Furthermore, we evaluated potential additive interactions between dietary vitamin C (higher vs. lower than the study-specific median intake among controls) and the following variables: age (≤ 60 years,  > 60 years), sex (female, male), socioeconomic status (high, low/intermediate), tobacco smoking status (non-current, current), alcohol drinking status (never, ever), BMI (overweight/obese, normal weight), H. pylori seropositivity (negative, positive), intake of fruit and vegetables (high, intermediate/low), and intake of salt (low, intermediate/high). To this aim, we estimated the relative excess risk due to interaction (RERI) and the attributable proportion (AP) due to interaction and computed their 95% CI using the delta method [35, 36], after recoding variables of interest to use the stratum with the lowest OR of GC when both factors were considered jointly as the reference category [37].

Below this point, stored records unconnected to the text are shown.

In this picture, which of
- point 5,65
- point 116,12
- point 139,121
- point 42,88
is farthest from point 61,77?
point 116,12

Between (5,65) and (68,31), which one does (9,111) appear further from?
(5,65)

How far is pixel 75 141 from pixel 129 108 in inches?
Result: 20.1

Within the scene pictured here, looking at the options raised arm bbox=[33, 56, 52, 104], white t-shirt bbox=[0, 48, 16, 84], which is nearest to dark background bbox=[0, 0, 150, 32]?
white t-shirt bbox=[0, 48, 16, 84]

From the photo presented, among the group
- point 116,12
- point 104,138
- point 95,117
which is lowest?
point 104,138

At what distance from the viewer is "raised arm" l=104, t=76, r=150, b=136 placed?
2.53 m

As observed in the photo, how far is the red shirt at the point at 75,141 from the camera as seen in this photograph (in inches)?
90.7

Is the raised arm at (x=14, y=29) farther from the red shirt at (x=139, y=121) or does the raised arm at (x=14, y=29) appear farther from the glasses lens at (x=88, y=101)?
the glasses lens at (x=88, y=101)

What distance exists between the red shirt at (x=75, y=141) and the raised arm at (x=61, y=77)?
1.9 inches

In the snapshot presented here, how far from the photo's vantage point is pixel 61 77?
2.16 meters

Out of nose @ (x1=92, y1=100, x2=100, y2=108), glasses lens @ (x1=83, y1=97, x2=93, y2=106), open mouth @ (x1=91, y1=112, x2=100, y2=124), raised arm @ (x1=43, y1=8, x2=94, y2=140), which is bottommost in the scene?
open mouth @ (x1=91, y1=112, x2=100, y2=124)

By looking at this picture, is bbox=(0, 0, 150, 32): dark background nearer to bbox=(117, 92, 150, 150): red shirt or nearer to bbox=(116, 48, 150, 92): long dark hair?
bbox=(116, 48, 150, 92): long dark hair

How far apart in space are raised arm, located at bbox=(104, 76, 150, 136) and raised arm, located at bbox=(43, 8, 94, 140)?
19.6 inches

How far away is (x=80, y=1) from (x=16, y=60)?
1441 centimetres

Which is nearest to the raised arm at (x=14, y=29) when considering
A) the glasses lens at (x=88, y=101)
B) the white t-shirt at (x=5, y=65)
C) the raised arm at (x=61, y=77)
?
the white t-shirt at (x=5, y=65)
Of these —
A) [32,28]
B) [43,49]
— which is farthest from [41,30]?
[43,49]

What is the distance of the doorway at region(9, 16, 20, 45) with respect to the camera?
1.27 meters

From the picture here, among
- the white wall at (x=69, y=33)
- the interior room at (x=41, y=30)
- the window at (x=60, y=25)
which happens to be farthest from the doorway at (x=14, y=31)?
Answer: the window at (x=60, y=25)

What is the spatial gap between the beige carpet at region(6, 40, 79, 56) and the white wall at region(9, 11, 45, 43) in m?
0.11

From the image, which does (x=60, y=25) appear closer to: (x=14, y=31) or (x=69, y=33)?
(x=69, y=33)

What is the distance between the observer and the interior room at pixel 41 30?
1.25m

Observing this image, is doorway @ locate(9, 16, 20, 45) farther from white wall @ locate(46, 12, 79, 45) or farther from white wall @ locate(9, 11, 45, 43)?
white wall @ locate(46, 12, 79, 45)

Additionally, we assessed the dose–response relationship between dietary intake of vitamin C and GC with similar logistic mixed-effects models. We assessed its linearity by treating dietary vitamin C as a continuous variable in the model, and nonlinearity with first- and second-order fractional polynomials. We ran two different models adjusted for the same covariates as model 1 and model 2 described above for the main analysis, and in both cases we excluded from the analysis individuals in the lowest and in the highest 1% of intake of vitamin C. The model considered as the best fitting was the one with the lowest deviance [32].

All analyses were carried out using Stata software version 17 (StataCorp LLC. College Station. TX).